Stated problem: Edit the records below by replacing each occurrence of "withered leaf" with "shriveled leaf", and give them again with all other wording unchanged.
** START OF Given entries **
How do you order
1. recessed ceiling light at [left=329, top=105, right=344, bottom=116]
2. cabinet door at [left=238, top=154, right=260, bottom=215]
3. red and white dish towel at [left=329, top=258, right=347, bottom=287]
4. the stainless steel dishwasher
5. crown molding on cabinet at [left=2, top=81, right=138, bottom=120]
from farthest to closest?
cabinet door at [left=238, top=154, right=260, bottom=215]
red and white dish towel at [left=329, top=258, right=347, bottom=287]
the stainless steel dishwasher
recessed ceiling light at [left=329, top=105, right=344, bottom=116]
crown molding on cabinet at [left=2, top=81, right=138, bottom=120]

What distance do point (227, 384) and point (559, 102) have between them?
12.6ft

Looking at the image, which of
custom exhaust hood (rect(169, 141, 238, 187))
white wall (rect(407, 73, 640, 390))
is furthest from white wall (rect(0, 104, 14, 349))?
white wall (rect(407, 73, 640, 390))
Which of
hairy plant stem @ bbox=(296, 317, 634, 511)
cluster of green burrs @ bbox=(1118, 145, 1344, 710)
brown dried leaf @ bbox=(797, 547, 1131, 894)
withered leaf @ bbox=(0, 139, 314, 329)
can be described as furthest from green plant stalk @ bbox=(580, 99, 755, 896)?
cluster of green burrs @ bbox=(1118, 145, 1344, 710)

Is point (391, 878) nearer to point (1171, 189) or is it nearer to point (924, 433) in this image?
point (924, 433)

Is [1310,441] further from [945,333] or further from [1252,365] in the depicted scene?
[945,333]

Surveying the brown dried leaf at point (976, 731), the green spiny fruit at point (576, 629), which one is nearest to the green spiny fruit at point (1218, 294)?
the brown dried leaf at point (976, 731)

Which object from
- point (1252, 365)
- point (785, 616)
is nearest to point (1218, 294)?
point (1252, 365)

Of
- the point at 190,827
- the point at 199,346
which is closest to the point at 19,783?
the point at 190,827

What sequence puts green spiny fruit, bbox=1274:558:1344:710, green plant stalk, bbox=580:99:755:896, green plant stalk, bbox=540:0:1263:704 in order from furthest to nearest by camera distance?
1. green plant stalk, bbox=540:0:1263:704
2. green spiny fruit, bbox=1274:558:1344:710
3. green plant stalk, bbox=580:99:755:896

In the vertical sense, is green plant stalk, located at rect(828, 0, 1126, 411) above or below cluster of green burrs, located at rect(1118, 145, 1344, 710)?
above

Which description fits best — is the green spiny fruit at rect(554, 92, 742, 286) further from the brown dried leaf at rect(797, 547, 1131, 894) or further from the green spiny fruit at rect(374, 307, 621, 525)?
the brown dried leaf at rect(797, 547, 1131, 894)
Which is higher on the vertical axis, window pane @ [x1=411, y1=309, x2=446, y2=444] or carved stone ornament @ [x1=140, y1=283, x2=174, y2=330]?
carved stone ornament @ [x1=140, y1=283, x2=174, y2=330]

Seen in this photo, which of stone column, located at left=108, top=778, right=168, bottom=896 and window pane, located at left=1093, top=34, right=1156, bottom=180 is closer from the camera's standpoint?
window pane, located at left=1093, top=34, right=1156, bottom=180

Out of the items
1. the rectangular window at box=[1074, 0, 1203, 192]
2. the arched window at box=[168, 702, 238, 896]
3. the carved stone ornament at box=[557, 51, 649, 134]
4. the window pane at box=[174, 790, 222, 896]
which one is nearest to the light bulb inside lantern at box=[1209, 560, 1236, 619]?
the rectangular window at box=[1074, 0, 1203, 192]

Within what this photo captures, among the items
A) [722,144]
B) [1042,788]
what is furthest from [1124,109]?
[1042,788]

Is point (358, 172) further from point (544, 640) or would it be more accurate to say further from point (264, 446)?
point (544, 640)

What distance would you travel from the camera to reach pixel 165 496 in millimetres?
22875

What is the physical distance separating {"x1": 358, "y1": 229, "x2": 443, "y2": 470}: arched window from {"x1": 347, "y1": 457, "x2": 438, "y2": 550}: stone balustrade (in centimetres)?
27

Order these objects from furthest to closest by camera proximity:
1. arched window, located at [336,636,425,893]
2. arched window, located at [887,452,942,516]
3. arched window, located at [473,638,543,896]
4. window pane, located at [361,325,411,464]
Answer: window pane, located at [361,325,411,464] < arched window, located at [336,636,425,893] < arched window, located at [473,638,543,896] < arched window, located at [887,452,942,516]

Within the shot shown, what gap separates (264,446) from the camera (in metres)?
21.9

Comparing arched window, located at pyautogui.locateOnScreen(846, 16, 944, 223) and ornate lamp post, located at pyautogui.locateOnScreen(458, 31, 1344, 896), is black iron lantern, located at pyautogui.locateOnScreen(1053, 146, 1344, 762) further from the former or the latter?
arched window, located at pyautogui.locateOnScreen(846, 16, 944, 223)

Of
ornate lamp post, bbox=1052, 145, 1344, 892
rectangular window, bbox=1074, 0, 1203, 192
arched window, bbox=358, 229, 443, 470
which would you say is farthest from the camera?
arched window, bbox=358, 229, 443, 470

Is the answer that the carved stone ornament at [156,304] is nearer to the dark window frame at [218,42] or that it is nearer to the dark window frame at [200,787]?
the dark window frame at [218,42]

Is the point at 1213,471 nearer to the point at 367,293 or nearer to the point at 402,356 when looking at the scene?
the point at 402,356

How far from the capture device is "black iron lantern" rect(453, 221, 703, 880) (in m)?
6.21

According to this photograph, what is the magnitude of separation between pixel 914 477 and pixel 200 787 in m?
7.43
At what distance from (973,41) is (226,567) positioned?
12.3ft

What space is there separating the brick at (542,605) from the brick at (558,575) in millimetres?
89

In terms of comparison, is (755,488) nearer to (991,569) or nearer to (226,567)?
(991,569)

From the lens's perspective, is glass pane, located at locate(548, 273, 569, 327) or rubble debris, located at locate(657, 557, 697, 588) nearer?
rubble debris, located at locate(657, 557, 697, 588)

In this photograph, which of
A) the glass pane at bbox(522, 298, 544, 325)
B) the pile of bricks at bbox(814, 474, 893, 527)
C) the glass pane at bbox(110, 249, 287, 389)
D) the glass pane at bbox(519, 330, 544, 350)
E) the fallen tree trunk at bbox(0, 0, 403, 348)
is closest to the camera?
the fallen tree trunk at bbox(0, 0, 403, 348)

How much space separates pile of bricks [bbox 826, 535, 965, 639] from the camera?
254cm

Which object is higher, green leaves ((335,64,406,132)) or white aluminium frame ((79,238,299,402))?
** END OF Given entries **
Output of the exercise:
How do you order
1. recessed ceiling light at [left=329, top=105, right=344, bottom=116]
2. cabinet door at [left=238, top=154, right=260, bottom=215]
3. red and white dish towel at [left=329, top=258, right=347, bottom=287]
4. the stainless steel dishwasher
5. crown molding on cabinet at [left=2, top=81, right=138, bottom=120]
from farthest to closest?
cabinet door at [left=238, top=154, right=260, bottom=215]
red and white dish towel at [left=329, top=258, right=347, bottom=287]
the stainless steel dishwasher
recessed ceiling light at [left=329, top=105, right=344, bottom=116]
crown molding on cabinet at [left=2, top=81, right=138, bottom=120]

What distance do point (227, 384) and point (559, 102) have between them?
12.6ft

Looking at the image, which of
custom exhaust hood (rect(169, 141, 238, 187))
white wall (rect(407, 73, 640, 390))
is furthest from white wall (rect(0, 104, 14, 349))?
white wall (rect(407, 73, 640, 390))
Which of
hairy plant stem @ bbox=(296, 317, 634, 511)
cluster of green burrs @ bbox=(1118, 145, 1344, 710)
brown dried leaf @ bbox=(797, 547, 1131, 894)
shriveled leaf @ bbox=(0, 139, 314, 329)
can be described as furthest from green plant stalk @ bbox=(580, 99, 755, 896)?
cluster of green burrs @ bbox=(1118, 145, 1344, 710)

Is point (391, 878) nearer to point (1171, 189) or is it nearer to point (924, 433) in this image?
point (924, 433)

Is [1310,441] further from [945,333] or further from [1252,365] in the depicted scene?
[945,333]

Surveying the brown dried leaf at point (976, 731), the green spiny fruit at point (576, 629), which one is nearest to the green spiny fruit at point (1218, 294)?
the brown dried leaf at point (976, 731)

Which object from
- point (1252, 365)
- point (785, 616)
is nearest to point (1218, 294)?
point (1252, 365)

Of
- the point at 190,827
- the point at 199,346
which is closest to the point at 19,783?
the point at 190,827

What sequence puts green spiny fruit, bbox=1274:558:1344:710, green plant stalk, bbox=580:99:755:896, green plant stalk, bbox=540:0:1263:704 in order from furthest to nearest by camera distance?
1. green plant stalk, bbox=540:0:1263:704
2. green spiny fruit, bbox=1274:558:1344:710
3. green plant stalk, bbox=580:99:755:896

In the vertical sense, is green plant stalk, located at rect(828, 0, 1126, 411) above or below cluster of green burrs, located at rect(1118, 145, 1344, 710)?
above

Which description fits best — is the green spiny fruit at rect(554, 92, 742, 286) further from the brown dried leaf at rect(797, 547, 1131, 894) or further from the green spiny fruit at rect(374, 307, 621, 525)?
the brown dried leaf at rect(797, 547, 1131, 894)
Which is higher on the vertical axis, window pane @ [x1=411, y1=309, x2=446, y2=444] or carved stone ornament @ [x1=140, y1=283, x2=174, y2=330]?
carved stone ornament @ [x1=140, y1=283, x2=174, y2=330]

Seen in this photo, which of stone column, located at left=108, top=778, right=168, bottom=896 and window pane, located at left=1093, top=34, right=1156, bottom=180 is closer from the camera's standpoint?
window pane, located at left=1093, top=34, right=1156, bottom=180

Out of the items
1. the rectangular window at box=[1074, 0, 1203, 192]
2. the arched window at box=[168, 702, 238, 896]
3. the carved stone ornament at box=[557, 51, 649, 134]
4. the window pane at box=[174, 790, 222, 896]
which one is nearest to the light bulb inside lantern at box=[1209, 560, 1236, 619]?
the rectangular window at box=[1074, 0, 1203, 192]

Within what this photo captures, among the items
A) [722,144]
B) [1042,788]
what is furthest from [1124,109]?
[1042,788]

Is point (358, 172) further from point (544, 640) or would it be more accurate to say further from point (264, 446)?
point (544, 640)

What distance would you travel from the camera to reach pixel 165 496 in millimetres?
22875

What is the physical distance separating {"x1": 358, "y1": 229, "x2": 443, "y2": 470}: arched window from {"x1": 347, "y1": 457, "x2": 438, "y2": 550}: stone balustrade (in centimetres)?
27

Order these objects from furthest to closest by camera proximity:
1. arched window, located at [336,636,425,893]
2. arched window, located at [887,452,942,516]
3. arched window, located at [473,638,543,896]
4. window pane, located at [361,325,411,464]
Answer: window pane, located at [361,325,411,464] < arched window, located at [336,636,425,893] < arched window, located at [473,638,543,896] < arched window, located at [887,452,942,516]

Within the shot shown, what gap separates (264,446) from the camera (in metres)?
21.9

Comparing arched window, located at pyautogui.locateOnScreen(846, 16, 944, 223) and ornate lamp post, located at pyautogui.locateOnScreen(458, 31, 1344, 896), is black iron lantern, located at pyautogui.locateOnScreen(1053, 146, 1344, 762) further from the former or the latter?
arched window, located at pyautogui.locateOnScreen(846, 16, 944, 223)

Of
ornate lamp post, bbox=1052, 145, 1344, 892
rectangular window, bbox=1074, 0, 1203, 192
arched window, bbox=358, 229, 443, 470
which would you say is farthest from the camera?
arched window, bbox=358, 229, 443, 470

Is the answer that the carved stone ornament at [156,304] is nearer to the dark window frame at [218,42] or that it is nearer to the dark window frame at [200,787]?
the dark window frame at [218,42]

Is the point at 1213,471 nearer to the point at 367,293 or nearer to the point at 402,356 when looking at the scene?
the point at 402,356

How far from the capture device is "black iron lantern" rect(453, 221, 703, 880) (in m)?
6.21

According to this photograph, what is the magnitude of separation between pixel 914 477 and pixel 200 787 in m?
7.43
At what distance from (973,41) is (226,567) positioned?
12.3ft

What space is there separating the brick at (542,605) from the brick at (558,575) in millimetres?
89

In terms of comparison, is (755,488) nearer to (991,569) or nearer to (226,567)?
(991,569)

From the lens's perspective, is glass pane, located at locate(548, 273, 569, 327) or rubble debris, located at locate(657, 557, 697, 588) nearer?
rubble debris, located at locate(657, 557, 697, 588)

In this photograph, which of
A) the glass pane at bbox(522, 298, 544, 325)
B) the pile of bricks at bbox(814, 474, 893, 527)
C) the glass pane at bbox(110, 249, 287, 389)
D) the glass pane at bbox(519, 330, 544, 350)
E) the fallen tree trunk at bbox(0, 0, 403, 348)
is closest to the camera?
the fallen tree trunk at bbox(0, 0, 403, 348)

How much space separates pile of bricks [bbox 826, 535, 965, 639] from the camera?
254cm

Which object is higher, green leaves ((335,64,406,132)) or white aluminium frame ((79,238,299,402))?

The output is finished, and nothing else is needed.